The piles are monitored over a 200,000 sq.ft. area with 26 wireless Reotemp temperature probes (EcoProbes). Data from the probes is transmitted back through a receiver antenna to a wall-mounted receiver box, and is funneled into a control system that operates the blowers and displays the temperatures, and tracks individual batches. Data is accessible remotely.
The learning curve for CVWRF staff was pretty steep in terms of knowing how to optimize the composting process and control odors. “We are evaluating whether to remove the cover at 4 weeks, turn the pile and recover it for 2 weeks, or else keep it covered for 6 weeks and then treat it as a windrow,” says DeLigt. “Our testing is ongoing.” Adds Holstrom: “We had trials and tribulations, but we are now getting to the point where the trials have subsided and we are making a very nice compost.”
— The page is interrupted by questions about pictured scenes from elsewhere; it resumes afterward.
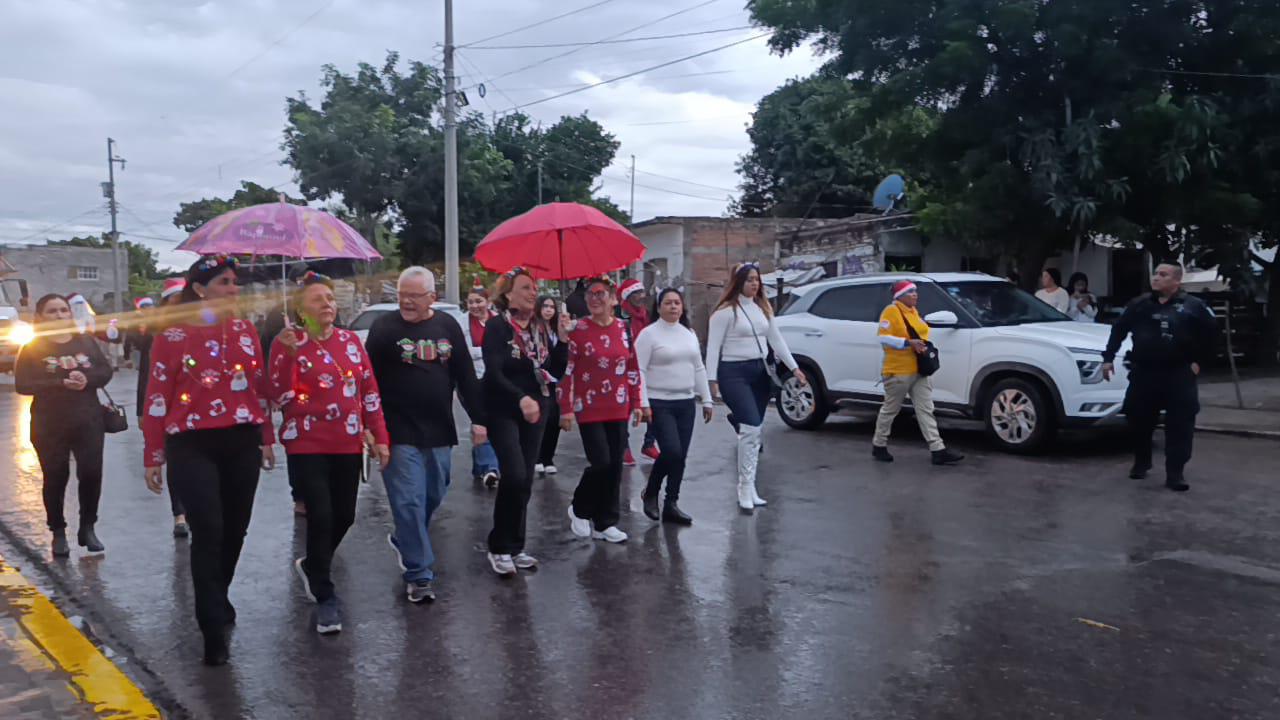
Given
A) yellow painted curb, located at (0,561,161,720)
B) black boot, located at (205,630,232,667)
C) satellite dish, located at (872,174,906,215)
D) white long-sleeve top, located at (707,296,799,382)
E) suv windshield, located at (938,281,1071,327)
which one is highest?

Because it is using larger wood chips, CVWRF decided to purchase a McCloskey trommel screen, which is being delivered in February. “We’ve been using a small USA Starscreen that we bought 2 years ago,” says Holstrom, noting that the facility needed a machine with more throughput capacity.
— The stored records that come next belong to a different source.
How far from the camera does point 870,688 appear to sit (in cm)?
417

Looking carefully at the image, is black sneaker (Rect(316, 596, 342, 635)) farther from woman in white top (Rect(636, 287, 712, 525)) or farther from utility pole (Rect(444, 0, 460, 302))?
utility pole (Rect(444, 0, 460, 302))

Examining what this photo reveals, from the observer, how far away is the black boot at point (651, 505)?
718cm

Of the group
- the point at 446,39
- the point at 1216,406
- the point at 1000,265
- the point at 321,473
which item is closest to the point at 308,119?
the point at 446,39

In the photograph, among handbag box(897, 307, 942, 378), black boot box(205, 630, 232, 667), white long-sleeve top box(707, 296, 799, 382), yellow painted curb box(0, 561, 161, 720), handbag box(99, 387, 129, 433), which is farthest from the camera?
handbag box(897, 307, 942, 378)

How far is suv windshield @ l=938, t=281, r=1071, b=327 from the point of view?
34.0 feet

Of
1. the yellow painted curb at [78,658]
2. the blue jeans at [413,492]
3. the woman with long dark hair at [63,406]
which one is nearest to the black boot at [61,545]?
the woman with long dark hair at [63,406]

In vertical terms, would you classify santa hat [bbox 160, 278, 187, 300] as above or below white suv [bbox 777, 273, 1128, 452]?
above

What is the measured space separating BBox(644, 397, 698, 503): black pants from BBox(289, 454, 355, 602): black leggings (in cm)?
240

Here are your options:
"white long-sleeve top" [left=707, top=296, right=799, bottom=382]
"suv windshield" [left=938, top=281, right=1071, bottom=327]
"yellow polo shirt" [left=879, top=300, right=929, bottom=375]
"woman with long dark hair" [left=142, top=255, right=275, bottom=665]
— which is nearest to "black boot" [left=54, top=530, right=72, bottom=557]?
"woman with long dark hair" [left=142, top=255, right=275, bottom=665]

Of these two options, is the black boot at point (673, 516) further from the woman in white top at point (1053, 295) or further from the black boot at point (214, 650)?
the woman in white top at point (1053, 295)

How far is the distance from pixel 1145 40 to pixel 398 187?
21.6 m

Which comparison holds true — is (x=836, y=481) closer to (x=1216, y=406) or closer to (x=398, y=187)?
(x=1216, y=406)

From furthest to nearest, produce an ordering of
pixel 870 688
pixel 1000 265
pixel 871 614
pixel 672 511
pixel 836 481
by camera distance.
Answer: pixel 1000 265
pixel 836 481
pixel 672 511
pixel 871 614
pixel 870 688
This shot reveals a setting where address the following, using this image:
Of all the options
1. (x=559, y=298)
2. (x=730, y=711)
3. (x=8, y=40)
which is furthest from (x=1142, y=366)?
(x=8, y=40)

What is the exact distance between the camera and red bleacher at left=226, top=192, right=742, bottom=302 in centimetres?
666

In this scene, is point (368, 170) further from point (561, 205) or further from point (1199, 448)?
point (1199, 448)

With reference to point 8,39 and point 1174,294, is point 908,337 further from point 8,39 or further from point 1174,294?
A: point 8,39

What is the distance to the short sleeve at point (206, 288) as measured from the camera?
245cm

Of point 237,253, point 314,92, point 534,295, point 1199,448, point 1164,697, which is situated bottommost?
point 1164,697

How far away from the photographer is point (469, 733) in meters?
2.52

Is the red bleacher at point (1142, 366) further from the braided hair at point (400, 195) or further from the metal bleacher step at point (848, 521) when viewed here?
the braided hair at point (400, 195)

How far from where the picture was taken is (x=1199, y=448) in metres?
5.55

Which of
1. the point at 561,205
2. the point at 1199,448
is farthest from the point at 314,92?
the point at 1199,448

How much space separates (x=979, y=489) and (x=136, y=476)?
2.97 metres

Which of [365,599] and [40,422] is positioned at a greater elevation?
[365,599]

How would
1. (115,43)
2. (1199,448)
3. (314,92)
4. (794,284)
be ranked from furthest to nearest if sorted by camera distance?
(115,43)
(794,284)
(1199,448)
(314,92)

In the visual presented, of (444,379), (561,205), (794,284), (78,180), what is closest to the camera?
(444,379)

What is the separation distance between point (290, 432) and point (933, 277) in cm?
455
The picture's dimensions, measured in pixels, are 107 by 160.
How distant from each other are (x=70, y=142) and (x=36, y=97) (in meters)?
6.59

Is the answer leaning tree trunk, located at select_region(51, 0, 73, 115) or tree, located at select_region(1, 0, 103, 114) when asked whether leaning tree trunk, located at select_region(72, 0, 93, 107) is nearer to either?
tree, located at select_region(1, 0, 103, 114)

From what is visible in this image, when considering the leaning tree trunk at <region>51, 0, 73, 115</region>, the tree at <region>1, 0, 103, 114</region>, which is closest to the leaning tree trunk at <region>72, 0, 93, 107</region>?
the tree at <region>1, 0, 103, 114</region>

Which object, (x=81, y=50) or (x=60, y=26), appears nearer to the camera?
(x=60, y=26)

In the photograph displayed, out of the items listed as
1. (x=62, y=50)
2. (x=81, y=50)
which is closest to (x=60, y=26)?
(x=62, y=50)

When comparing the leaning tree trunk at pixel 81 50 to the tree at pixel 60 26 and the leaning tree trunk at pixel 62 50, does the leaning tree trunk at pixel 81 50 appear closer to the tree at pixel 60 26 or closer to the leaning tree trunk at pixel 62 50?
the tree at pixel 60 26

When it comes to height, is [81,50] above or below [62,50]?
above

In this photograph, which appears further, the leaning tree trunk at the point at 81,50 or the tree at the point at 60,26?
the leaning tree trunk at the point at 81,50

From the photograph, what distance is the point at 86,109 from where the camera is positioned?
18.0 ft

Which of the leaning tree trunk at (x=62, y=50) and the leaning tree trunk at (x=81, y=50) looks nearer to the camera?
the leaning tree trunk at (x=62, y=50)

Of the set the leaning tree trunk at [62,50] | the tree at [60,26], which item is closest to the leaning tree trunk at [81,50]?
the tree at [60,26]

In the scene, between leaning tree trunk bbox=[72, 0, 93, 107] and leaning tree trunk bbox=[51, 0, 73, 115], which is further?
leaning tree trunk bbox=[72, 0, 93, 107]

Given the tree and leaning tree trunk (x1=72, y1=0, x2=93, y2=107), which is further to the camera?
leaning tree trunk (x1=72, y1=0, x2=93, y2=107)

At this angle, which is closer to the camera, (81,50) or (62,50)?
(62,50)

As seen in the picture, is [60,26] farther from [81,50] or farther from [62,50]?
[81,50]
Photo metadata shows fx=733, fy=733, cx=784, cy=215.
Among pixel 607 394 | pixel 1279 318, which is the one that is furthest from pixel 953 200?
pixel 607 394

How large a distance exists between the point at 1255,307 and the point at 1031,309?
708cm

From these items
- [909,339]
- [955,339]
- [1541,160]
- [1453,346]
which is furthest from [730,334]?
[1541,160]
The next frontier for CVWRF is increasing sales of its Oquirrh Mountain Compost products, he adds. “The first challenge was the new composting process. Now it is selling compost. We’ve been sold out in previous years, but this past year, we had a very wet spring. That, combined with the slow economy, and we have a fair amount of stockpiled product.”
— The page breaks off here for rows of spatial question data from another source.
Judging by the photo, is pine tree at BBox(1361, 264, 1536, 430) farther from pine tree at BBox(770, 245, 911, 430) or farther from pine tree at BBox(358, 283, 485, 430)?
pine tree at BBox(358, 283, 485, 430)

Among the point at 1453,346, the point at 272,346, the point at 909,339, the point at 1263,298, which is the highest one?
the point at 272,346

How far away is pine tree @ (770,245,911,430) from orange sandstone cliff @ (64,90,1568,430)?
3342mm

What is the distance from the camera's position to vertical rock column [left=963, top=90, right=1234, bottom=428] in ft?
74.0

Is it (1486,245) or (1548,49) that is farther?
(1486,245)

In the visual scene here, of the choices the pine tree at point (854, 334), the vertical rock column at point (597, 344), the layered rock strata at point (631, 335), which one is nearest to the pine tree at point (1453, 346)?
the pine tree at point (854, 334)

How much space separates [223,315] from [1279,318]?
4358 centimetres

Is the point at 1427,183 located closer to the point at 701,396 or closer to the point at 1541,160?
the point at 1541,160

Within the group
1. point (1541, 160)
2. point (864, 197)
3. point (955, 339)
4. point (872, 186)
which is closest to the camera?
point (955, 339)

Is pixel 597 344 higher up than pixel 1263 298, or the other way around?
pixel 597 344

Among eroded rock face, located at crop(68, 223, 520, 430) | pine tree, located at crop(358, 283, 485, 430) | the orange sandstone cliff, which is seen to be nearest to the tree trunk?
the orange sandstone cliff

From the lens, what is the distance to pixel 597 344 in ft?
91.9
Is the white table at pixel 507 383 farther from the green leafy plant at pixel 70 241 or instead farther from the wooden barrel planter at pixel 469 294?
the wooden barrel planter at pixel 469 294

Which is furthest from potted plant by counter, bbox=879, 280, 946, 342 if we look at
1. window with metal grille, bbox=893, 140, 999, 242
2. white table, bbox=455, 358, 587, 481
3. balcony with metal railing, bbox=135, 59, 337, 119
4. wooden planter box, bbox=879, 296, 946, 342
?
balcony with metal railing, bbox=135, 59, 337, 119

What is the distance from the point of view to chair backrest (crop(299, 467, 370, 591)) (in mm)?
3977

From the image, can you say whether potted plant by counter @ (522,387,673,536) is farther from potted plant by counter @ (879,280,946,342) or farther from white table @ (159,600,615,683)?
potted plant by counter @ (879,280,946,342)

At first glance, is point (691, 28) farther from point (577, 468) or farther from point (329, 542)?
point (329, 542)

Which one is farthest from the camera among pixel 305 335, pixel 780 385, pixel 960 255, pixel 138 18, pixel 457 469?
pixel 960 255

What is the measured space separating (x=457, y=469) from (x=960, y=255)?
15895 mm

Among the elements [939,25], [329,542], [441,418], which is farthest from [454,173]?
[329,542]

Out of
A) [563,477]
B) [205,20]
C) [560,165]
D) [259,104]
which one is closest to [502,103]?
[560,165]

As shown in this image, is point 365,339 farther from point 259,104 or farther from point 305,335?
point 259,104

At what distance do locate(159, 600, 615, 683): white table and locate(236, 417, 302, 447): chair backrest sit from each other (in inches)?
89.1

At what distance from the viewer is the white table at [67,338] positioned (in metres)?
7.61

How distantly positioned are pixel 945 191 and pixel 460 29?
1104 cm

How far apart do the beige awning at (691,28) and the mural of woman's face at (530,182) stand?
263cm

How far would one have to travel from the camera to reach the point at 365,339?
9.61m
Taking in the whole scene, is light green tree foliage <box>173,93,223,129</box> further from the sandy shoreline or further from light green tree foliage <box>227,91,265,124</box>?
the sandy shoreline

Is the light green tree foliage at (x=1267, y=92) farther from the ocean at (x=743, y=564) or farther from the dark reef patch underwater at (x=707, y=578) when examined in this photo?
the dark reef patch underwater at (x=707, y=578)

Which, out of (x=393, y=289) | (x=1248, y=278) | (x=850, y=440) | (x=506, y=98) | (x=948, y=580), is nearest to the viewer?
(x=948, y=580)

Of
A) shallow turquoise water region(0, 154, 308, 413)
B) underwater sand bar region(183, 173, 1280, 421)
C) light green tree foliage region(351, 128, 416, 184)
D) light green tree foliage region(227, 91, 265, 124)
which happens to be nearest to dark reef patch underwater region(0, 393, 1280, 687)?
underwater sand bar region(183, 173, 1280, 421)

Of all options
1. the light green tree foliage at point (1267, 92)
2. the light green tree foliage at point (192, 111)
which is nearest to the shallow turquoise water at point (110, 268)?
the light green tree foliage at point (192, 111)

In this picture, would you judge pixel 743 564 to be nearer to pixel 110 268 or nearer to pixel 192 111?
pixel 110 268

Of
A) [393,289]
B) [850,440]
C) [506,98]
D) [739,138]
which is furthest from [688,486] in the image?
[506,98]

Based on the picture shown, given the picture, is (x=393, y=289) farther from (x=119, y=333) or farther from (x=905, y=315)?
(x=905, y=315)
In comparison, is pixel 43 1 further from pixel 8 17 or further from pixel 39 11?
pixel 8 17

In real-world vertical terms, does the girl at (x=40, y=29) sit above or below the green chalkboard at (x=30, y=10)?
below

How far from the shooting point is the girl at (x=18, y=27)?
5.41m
The majority of compost, which is USCC STA (Seal of Testing Assurance) certified, is sold for $18/cy to landscapers. Homeowners also come to the plant to purchase compost; CVWRF will deliver loads ranging in volume from 6 cy (minimum) to 30 cy. “And we just purchased a small Rotochopper bagging machine that will produce 4 to 10 bags/minute,” says Holstrom. “I issued a purchase order to buy the first 5,000 bags!” The bagged product will meet the small gardener market segment as well as create a promotional and sales tool for giveaway at local trade shows. It’s anticipated that the 1.5 cu.ft. bags will sell for about $4/bag to be competitive with similar products on the market.
Marketing includes having booths at home and garden shows, landscaper events and various community festivals. “A lot of people don’t understand the benefits of compost, so education and outreach is important,” says DeLigt. “We do have to deal with traditional perceptions about biosolids, but a lot of our customers swear by our compost. One step we will be taking is to turn the windrows more often during curing to try to reduce the slight odor that is associated with the product.”
The CVWRF is looking into making product blends. “Soils in Utah are traditionally not very good,” says Holstrom. “Soil amendments are a market we would like to pursue. Our long term goal is to compost all of the biosolids CVWRF produces, but that will be driven by product sales.”